10

In R 3.0.2 on Linux 3.12.0, I am using the system() function to execute a number of tasks. The desired effect is for each of these tasks to run as they would if I had executed them on the command-line via Rscript outside of R system().

However, when executing them inside R via system(), each task is tied to the same single CPU from the master R process.

In other words:

When launched via RScript directly from a bash shell, outside of R, each task runs on its own core as possible (this is desired)

When launched inside R via system(), each task runs on the same single core. There is no multicore sharing. If I have 100 tasks, they are all stuck on one core.

I cannot figure out how to spawn a process inside of R so that each process will use its own core.

I am using a simple test to consume CPU cycles so I can measure the effect using top/htop:

dd if=/dev/urandom bs=32k count=1000 | bzip2 -9 >> /dev/null

When this simple test is launched outside of R multiple times, each iteration gets its own core. But when I launch it inside of R:

system("dd if=/dev/urandom bs=32k count=2000 | bzip2 -9 >> /dev/null", ignore.stdout=TRUE,ignore.stderr=TRUE,wait=FALSE)

They are all stuck on a single core.

Here is a visualization after running 4 simultaneous/concurrent iterations of system().

enter image description here

Please help me, I need to be able to tell R to launch new tasks, with each of them running in their own core.

UPDATE DEC 4 2013:

I tried a test in Python using this:

import thread
thread.start_new_thread(os.system,("/bin/dd if=/dev/urandom of=/dev/null bs=32k count=2000",))

I repeated the new thread several times, and as expected everything worked (multiple cores used, one per thread).

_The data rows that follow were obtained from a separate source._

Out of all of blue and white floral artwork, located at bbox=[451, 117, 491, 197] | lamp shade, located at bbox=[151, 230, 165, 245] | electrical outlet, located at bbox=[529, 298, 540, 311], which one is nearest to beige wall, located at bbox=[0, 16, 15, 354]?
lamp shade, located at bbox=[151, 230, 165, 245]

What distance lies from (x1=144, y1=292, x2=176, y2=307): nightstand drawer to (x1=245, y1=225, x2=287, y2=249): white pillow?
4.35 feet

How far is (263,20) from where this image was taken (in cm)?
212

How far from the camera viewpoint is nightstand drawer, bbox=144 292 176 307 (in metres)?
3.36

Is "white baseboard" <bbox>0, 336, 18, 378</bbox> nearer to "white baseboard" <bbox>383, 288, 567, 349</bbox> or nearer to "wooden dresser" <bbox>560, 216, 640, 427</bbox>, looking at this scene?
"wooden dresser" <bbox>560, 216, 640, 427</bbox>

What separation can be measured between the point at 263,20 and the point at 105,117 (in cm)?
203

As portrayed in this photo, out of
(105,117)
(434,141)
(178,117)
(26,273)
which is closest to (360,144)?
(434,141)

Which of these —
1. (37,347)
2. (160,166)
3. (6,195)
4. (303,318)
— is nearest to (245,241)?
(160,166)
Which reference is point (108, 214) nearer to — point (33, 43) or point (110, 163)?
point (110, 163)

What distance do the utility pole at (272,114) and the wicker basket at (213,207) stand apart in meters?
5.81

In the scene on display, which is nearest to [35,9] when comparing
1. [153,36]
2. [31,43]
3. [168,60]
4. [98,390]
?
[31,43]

So I think install the rPython package in R, and try the same from within R:

python.exec("import thread")
python.exec("thread.start_new_thread(os.system,('/bin/dd if=/dev/urandom of=/dev/null bs=32k count=2000',))")

Unfortunately, once again it was limited to a single core even after repeated calls. Why is it that everything launched is limited to a single core when executed from R?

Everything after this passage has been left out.